The following examples illustrate more advanced usage of this obsfunction.
Example 2 (multi-channel)¶
Here we illustrate how we might extend our first example by having multiple channels as well as additional variables over which the payload varies.
- filter: Variable Assignment
assignments:
- name: <some-new-variable-name>
function:
name: DrawValueFromFile@ObsFunction
channels: &all_channels 1-3
options:
file: <path-to-input> # path to the CSV/NetCDF file
channels: *all_channels
group: DerivedObsValue # group with the payload variable
interpolation:
- name: satellite_id@MetaData
method: exact
- name: processing_center@MetaData
method: exact
- name: air_pressure@MetaData
method: linear
Note the channel selection, using standard yaml syntax.
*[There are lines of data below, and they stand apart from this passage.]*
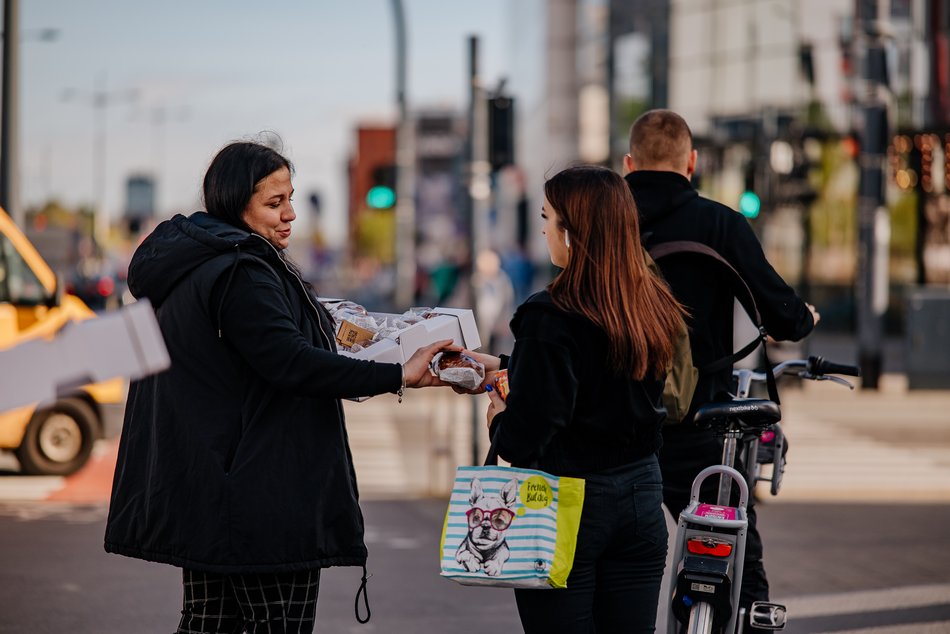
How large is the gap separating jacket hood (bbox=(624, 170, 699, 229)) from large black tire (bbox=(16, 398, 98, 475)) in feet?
23.5

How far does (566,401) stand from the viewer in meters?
3.61

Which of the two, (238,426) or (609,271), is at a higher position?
(609,271)

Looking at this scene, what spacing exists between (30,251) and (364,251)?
114 metres

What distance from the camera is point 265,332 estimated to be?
3.60 meters

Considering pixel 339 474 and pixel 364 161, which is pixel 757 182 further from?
pixel 364 161

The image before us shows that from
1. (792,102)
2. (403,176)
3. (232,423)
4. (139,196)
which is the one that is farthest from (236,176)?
(139,196)

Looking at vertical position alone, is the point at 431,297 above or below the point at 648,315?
below

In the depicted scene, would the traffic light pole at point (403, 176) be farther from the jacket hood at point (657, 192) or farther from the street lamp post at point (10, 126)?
the jacket hood at point (657, 192)

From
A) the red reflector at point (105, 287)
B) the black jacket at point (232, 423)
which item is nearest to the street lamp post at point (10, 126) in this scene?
the black jacket at point (232, 423)

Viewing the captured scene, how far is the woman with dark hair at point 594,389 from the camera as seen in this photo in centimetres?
362

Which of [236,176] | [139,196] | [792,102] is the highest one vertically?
[792,102]

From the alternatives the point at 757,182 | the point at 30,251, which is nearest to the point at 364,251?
the point at 757,182

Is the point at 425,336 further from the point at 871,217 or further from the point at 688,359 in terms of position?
the point at 871,217

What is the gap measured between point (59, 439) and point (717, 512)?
8.05m
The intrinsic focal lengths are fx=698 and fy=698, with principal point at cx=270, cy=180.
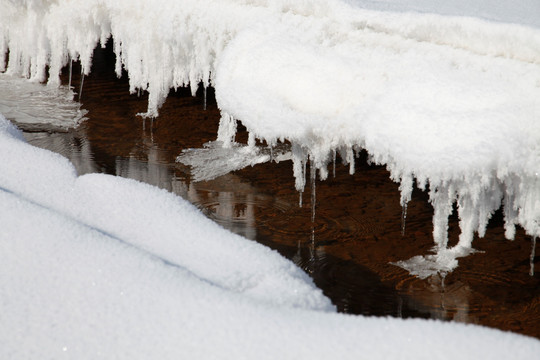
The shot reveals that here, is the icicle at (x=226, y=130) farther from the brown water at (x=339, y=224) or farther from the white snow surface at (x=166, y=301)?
the white snow surface at (x=166, y=301)

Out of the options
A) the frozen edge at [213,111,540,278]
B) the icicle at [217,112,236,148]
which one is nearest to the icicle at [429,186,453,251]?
the frozen edge at [213,111,540,278]

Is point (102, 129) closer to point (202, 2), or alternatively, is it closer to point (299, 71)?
point (202, 2)

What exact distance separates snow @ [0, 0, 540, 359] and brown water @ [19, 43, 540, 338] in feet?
0.61

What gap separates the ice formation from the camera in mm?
2613

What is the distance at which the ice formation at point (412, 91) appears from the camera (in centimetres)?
261

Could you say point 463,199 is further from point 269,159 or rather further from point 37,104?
point 37,104

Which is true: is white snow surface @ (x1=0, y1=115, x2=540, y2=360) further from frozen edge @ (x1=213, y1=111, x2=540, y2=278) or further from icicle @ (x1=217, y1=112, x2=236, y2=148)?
icicle @ (x1=217, y1=112, x2=236, y2=148)

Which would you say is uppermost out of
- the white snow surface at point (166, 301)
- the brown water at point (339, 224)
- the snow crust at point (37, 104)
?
the snow crust at point (37, 104)

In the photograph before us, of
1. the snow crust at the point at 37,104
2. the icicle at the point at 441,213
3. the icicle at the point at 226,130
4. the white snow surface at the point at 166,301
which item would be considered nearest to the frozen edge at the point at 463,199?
the icicle at the point at 441,213

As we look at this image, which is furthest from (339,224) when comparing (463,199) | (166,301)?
(166,301)

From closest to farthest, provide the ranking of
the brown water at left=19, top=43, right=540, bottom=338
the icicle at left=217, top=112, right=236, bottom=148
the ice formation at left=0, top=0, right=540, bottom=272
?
the ice formation at left=0, top=0, right=540, bottom=272 → the brown water at left=19, top=43, right=540, bottom=338 → the icicle at left=217, top=112, right=236, bottom=148

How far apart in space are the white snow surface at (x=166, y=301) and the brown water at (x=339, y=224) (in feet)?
4.51

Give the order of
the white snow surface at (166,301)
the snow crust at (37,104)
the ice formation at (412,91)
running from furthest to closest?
1. the snow crust at (37,104)
2. the ice formation at (412,91)
3. the white snow surface at (166,301)

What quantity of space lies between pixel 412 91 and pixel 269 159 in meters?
1.94
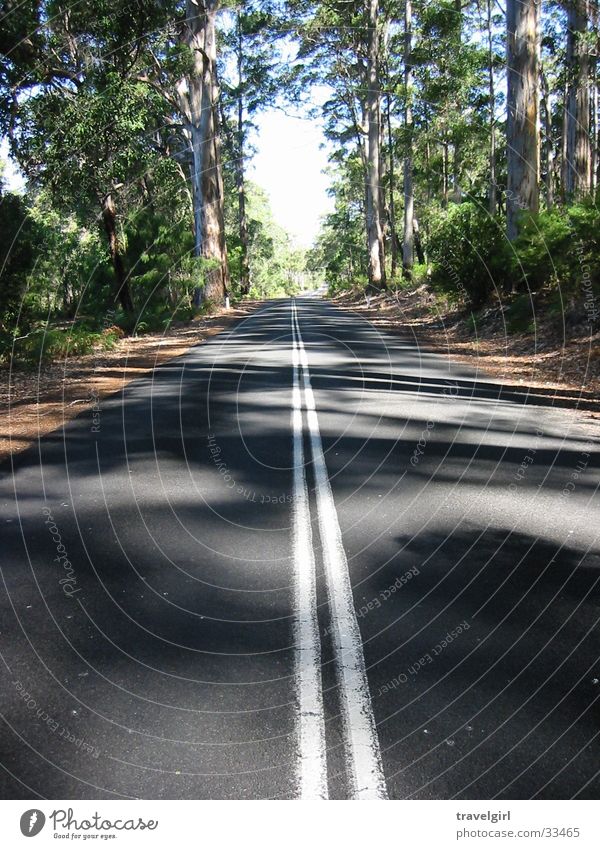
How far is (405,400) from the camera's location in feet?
39.4

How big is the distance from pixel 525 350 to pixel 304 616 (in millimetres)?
13921

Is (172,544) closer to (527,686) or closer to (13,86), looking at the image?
(527,686)

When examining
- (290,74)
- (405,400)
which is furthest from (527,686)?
(290,74)

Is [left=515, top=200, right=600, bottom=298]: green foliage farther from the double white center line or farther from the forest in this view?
the double white center line

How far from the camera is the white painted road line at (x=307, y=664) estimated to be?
3.03 m

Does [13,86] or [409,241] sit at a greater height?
[13,86]

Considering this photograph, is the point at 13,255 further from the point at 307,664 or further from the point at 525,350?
the point at 307,664

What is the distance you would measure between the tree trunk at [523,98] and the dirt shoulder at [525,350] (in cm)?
327

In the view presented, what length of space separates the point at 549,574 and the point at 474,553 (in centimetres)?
57

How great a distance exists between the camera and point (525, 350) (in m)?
17.1

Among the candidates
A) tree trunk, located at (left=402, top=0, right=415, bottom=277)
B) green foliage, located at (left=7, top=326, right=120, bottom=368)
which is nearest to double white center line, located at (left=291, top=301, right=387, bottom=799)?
green foliage, located at (left=7, top=326, right=120, bottom=368)

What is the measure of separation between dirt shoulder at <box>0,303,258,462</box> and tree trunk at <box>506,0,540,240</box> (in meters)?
10.5

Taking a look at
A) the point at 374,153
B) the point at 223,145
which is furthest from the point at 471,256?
the point at 223,145

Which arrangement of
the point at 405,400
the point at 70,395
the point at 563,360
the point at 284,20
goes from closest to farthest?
the point at 405,400
the point at 70,395
the point at 563,360
the point at 284,20
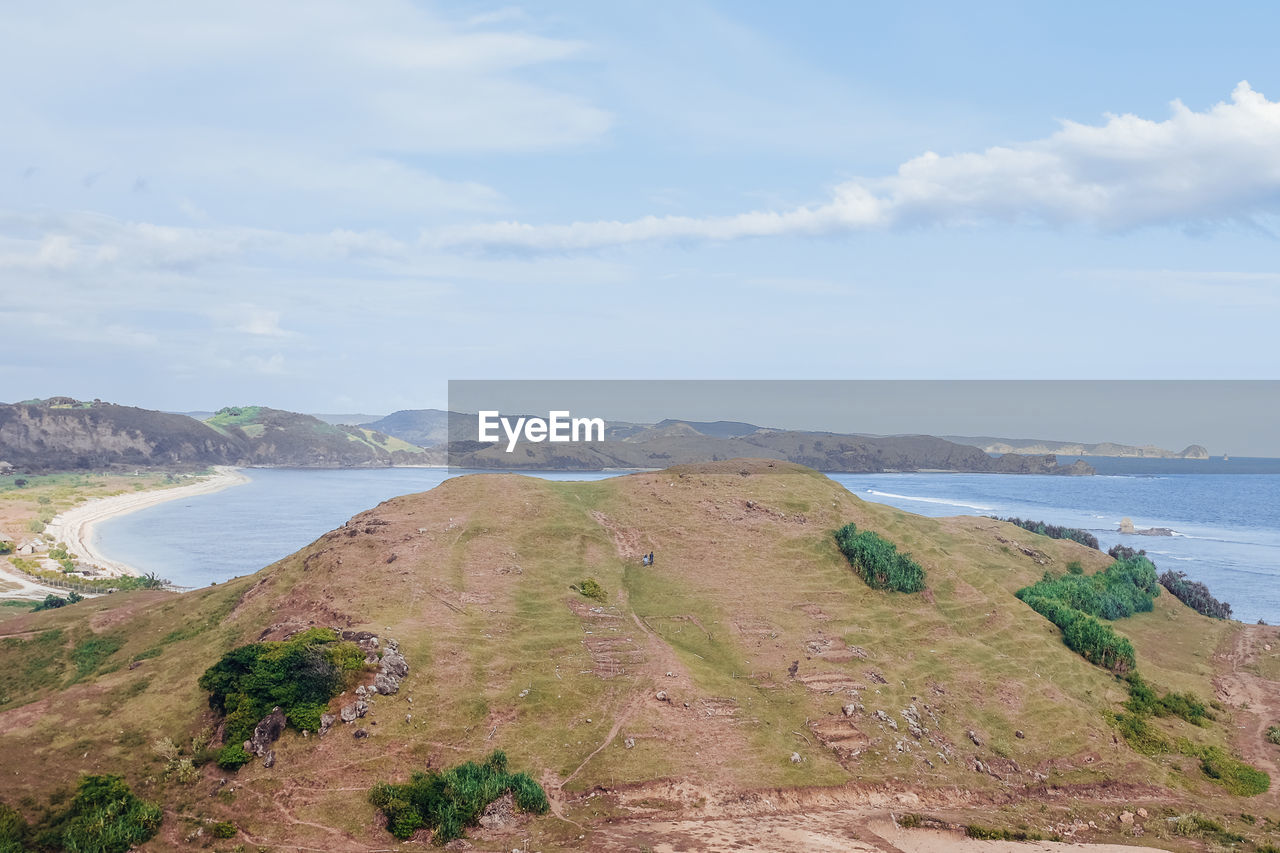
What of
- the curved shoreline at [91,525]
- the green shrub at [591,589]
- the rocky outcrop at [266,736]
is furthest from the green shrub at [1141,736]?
the curved shoreline at [91,525]

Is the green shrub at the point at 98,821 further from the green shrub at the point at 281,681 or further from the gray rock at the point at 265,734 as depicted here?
the green shrub at the point at 281,681

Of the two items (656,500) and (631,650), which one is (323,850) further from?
(656,500)

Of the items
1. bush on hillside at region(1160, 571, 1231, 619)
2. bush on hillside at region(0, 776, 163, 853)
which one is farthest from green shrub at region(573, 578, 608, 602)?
bush on hillside at region(1160, 571, 1231, 619)

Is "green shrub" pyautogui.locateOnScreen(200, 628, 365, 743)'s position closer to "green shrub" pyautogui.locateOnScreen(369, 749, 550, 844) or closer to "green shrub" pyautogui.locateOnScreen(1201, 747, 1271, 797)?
"green shrub" pyautogui.locateOnScreen(369, 749, 550, 844)

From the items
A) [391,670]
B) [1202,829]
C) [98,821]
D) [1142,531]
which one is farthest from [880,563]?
[1142,531]

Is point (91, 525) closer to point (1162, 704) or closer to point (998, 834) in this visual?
point (998, 834)
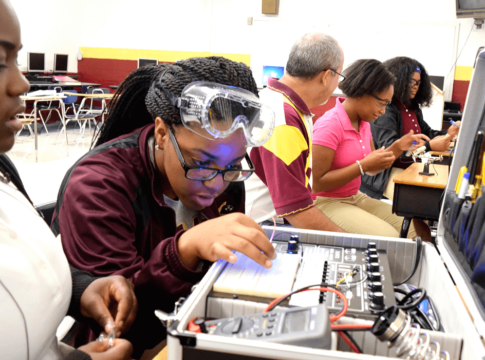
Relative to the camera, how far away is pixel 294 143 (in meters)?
1.75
Internally, channel number extraction is an ‘exact’ match step, done before any user defined interpolation takes place. Since there is no channel number variable in ObsSpace, we instead expect input data containing channel information to be described by the name channel_number@MetaData as mentioned in here.
This might be described by a CSV similar to:
station_id@MetaData,air_pressure@MetaData,channel_number@MetaData,mydata@DerivedObsValue
string,float,int,float
ABC,30000,0, 0.1
ABC,60000,0, 0.2
...
Our NetCDF might look something like:
netcdf mydata {
dimensions:
index = 10 ;
variables:
float mydata@DerivedObsValue(index) ;
int index(index) ;
int channel_number@MetaData(index) ;
int satellite_id@MetaData(index) ;
float air_pressure@MetaData(index) ;
...
}
Example 3 (extrapolation)¶
This time, we demonstrate utilising various extrapolation methods for our extract/interpolation steps:
- filter: Variable Assignment
assignments:
- name: <some-new-variable-name>
function:
name: DrawValueFromFile@ObsFunction
options:
file: <path-to-input> # path to the CSV/NetCDF file
group: DerivedObsValue # group with the payload variable
interpolation:
- name: satellite_id@MetaData
method: exact
extrapolation mode: error
- name: longitude@MetaData
method: nearest
extrapolation mode: missing
- name: latitude@MetaData
method: nearest
extrapolation mode: nearest
Example 4 (bilinear interpolation)¶
Next we demonstrate the use of bilinear interpolation of two variables:
- filter: Variable Assignment
assignments:
- name: <some-new-variable-name>
function:
name: DrawValueFromFile@ObsFunction
options:
file: <path-to-input> # path to the CSV/NetCDF file
group: DerivedObsValue # group with the payload variable
interpolation:
- name: longitude@MetaData
method: bilinear
- name: latitude@MetaData
method: bilinear